Nutritionists with the Agricultural Research Service (ARS), the U.S. Department of Agriculture's chief scientific research agency, recently tackled this question. Their findings appear in the current issue of the Journal of the American College of Nutrition.
Led by Ronald Prior, an ARS chemist who works at the Arkansas Children's Nutrition Center in Little Rock, the researchers investigated how the consumption of different fruits affected volunteers' antioxidant status.
They did this by measuring the plasma (blood) antioxidant capacity (AOC) of volunteers who'd just ingested blueberries, cherries, dried plums, dried-plum juice, grapes, kiwis or strawberries.
The series of ARS studies confirmed what many antioxidant experts have long suspected: that the free-radical-busting compounds found in foods are quite complex, with some apparently being easier to absorb and utilize than others.
For instance, the researchers found that despite their high antioxidant content, plums did not raise plasma AOC levels in volunteers. According to Prior, one of the major phytochemicals in plums is chlorogenic acid, a compound not readily absorbed by humans.

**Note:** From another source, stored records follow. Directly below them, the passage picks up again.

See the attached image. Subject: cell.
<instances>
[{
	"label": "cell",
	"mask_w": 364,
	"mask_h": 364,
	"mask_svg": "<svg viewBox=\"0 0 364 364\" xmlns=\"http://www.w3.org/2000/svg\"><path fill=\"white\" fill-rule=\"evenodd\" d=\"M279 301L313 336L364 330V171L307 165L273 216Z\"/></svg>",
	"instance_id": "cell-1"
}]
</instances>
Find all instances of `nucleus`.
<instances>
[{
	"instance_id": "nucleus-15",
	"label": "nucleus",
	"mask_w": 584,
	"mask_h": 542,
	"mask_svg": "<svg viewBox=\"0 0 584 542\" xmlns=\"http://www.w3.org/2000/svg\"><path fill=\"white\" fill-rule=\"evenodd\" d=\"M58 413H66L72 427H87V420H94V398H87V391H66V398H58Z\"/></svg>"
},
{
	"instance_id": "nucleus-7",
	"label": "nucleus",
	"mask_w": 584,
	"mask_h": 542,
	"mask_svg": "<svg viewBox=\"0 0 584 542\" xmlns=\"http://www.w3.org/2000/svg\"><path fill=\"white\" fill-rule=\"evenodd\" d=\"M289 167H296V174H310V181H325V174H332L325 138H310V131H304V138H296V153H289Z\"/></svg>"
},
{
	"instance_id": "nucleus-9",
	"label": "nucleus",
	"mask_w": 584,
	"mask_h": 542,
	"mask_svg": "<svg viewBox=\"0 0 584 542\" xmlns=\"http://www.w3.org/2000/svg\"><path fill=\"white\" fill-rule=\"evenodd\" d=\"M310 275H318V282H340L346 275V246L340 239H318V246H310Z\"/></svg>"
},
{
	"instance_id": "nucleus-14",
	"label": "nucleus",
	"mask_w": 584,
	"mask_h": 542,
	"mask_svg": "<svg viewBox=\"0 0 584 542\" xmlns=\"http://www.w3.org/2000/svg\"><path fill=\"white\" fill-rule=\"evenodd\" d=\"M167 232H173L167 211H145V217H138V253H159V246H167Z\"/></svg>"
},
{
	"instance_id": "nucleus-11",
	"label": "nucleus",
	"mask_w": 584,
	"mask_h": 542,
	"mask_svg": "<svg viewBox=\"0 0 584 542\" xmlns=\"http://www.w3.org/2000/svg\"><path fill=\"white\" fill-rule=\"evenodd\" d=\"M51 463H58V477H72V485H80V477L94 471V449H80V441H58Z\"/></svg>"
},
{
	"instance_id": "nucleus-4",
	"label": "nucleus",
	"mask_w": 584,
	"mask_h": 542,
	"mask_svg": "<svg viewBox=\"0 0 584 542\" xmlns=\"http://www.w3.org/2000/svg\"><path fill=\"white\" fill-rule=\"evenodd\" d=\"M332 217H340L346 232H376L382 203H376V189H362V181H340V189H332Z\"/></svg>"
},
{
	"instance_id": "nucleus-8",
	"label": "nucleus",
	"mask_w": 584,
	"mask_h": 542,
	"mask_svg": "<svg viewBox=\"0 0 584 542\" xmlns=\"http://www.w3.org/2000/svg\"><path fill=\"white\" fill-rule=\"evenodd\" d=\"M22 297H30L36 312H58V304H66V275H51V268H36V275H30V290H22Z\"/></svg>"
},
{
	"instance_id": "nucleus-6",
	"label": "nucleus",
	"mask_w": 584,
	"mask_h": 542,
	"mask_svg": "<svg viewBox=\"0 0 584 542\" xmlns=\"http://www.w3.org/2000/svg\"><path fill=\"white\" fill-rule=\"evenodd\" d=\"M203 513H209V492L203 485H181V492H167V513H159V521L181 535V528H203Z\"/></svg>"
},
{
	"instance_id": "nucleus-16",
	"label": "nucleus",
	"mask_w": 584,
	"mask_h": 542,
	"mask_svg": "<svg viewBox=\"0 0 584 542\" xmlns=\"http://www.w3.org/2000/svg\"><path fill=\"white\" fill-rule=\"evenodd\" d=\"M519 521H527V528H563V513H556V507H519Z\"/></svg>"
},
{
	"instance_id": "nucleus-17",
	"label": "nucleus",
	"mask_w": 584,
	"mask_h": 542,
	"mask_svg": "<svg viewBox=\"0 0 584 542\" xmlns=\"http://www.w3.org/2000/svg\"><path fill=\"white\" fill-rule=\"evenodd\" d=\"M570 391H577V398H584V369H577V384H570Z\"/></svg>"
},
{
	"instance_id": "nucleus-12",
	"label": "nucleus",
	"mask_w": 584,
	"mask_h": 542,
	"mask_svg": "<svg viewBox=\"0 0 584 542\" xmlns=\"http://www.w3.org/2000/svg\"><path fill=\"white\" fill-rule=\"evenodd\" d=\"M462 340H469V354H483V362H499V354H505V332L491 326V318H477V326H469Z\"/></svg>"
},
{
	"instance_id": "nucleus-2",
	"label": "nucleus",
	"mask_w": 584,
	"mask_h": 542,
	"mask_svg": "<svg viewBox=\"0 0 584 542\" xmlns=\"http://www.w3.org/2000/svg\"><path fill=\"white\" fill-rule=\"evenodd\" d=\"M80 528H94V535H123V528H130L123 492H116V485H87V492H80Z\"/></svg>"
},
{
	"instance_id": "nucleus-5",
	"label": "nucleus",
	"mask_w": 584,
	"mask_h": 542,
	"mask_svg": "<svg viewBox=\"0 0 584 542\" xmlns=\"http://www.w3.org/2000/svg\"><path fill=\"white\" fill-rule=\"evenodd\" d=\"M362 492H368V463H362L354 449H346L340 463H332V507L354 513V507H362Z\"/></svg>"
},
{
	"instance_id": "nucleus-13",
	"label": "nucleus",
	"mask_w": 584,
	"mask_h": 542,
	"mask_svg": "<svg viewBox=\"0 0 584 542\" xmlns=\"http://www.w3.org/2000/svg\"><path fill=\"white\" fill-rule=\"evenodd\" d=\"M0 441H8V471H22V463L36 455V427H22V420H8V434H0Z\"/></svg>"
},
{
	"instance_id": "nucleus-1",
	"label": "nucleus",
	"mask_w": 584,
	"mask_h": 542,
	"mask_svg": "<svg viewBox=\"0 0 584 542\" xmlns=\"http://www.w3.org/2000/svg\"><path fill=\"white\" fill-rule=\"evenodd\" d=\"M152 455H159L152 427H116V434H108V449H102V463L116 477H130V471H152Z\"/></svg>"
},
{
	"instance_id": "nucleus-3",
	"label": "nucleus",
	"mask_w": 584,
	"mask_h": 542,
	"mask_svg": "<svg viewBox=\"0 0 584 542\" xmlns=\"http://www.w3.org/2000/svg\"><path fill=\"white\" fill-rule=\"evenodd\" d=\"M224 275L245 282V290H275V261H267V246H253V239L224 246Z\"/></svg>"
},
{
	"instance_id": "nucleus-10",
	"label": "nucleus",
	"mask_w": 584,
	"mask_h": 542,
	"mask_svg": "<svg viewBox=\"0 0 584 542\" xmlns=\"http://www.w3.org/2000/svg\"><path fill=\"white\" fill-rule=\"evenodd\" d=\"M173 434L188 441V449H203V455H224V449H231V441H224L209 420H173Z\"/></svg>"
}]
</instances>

As for the wild blueberry, a larger-than-average serving of this much-heralded antioxidant source was needed to boost plasma AOC levels. A noticeable climb in AOC wasn't detected until volunteers consumed at least a half-cup serving of the berries.
The volunteers' consumption of grapes and kiwifruit both led to noticeable spikes in plasma AOC. But it's not clear yet which compounds were responsible for the increased levels.
Alternatively, when volunteers were asked to consume a shake containing protein, carbohydrates and fat, with no antioxidants, their blood antioxidant levels dropped.
While additional research is needed to determine if elevated plasma AOC levels translate to a lower risk for chronic degenerative disease, the current ARS study is an important first step in efforts to establish recommendations for antioxidants in the diet.